Transcribe the following lines of the material without any alteration, everything from the line containing "How much physical" down to the line containing "Answer: white goose", with both of those lines included.

───── Task input ─────

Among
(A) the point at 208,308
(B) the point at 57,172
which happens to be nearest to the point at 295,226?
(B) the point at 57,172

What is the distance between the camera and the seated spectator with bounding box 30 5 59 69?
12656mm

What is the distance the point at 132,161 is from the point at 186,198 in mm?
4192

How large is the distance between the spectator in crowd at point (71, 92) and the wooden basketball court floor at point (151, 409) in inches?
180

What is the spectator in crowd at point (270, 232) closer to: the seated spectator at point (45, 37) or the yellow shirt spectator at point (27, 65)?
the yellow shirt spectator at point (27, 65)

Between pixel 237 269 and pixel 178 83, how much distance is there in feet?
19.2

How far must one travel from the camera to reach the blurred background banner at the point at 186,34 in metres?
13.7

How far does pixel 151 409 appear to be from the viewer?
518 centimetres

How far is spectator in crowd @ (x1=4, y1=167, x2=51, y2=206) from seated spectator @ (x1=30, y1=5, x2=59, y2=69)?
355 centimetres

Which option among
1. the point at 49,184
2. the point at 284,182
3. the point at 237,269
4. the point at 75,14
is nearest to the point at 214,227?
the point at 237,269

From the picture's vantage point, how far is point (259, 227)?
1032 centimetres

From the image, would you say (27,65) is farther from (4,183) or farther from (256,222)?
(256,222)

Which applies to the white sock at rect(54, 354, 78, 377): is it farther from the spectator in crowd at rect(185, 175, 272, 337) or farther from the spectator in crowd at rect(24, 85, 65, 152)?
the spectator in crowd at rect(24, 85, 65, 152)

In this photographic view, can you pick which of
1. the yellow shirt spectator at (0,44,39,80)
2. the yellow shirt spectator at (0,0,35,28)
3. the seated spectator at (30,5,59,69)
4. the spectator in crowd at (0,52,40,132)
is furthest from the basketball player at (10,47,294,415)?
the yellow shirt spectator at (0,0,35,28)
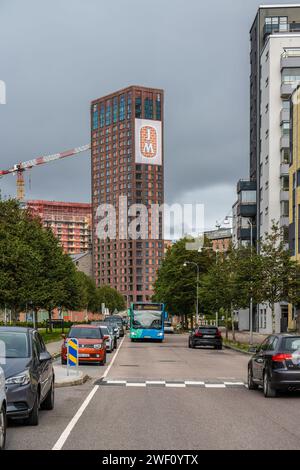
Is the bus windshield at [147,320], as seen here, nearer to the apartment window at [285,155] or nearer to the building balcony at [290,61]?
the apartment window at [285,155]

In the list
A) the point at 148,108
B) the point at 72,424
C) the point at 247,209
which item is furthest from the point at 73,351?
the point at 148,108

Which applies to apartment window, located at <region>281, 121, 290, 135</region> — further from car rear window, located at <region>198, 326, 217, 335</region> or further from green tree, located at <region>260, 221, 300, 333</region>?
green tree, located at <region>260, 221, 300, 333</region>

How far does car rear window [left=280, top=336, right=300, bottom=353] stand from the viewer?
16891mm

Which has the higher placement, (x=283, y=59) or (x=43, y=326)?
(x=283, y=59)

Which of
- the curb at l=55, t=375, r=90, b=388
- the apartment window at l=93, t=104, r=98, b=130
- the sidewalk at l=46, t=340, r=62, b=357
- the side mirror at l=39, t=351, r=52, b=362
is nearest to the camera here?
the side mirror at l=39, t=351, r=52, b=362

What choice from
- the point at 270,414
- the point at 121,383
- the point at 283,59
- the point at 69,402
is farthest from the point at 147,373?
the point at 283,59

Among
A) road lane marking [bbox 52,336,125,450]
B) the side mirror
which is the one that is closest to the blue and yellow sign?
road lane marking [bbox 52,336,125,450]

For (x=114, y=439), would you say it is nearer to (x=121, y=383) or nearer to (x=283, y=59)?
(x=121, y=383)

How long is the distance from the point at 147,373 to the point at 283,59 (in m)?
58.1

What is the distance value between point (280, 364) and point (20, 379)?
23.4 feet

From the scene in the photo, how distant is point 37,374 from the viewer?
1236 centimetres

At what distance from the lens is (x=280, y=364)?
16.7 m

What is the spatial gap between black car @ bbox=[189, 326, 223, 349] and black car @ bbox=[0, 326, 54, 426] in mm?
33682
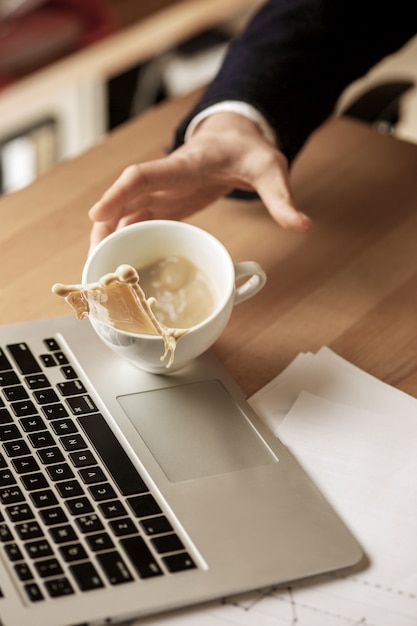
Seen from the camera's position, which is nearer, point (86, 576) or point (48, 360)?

─────
───── Task input ─────

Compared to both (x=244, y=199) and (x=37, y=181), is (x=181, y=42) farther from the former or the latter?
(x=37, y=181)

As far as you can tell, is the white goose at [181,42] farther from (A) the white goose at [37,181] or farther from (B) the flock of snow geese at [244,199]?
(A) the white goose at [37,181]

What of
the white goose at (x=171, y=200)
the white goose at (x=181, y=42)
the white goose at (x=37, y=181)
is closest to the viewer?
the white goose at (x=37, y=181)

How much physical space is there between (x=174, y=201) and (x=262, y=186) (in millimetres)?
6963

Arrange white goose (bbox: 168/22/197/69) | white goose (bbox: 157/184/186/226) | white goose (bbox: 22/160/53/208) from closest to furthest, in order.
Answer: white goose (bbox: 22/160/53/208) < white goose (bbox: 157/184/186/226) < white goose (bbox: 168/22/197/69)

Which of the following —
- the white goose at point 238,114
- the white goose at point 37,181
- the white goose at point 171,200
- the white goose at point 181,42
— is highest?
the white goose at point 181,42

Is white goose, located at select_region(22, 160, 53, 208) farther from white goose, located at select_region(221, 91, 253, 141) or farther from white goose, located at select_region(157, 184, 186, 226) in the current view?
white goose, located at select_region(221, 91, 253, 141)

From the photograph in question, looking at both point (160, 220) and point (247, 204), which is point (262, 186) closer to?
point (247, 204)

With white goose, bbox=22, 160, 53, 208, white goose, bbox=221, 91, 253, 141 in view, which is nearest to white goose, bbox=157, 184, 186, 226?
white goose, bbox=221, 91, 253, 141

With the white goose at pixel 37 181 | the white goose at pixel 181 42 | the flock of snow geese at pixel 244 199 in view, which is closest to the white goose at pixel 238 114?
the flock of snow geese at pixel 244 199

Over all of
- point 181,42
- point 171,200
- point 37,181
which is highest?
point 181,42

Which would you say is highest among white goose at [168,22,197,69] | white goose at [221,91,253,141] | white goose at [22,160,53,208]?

─────

[Final result]:
How much physical space is there between (x=174, y=201) and (x=262, y=186) (in millimetres)?
6963

Arrange white goose (bbox: 168/22/197/69) | white goose (bbox: 157/184/186/226) | white goose (bbox: 22/160/53/208) from closest to furthest, in order.
Answer: white goose (bbox: 22/160/53/208) < white goose (bbox: 157/184/186/226) < white goose (bbox: 168/22/197/69)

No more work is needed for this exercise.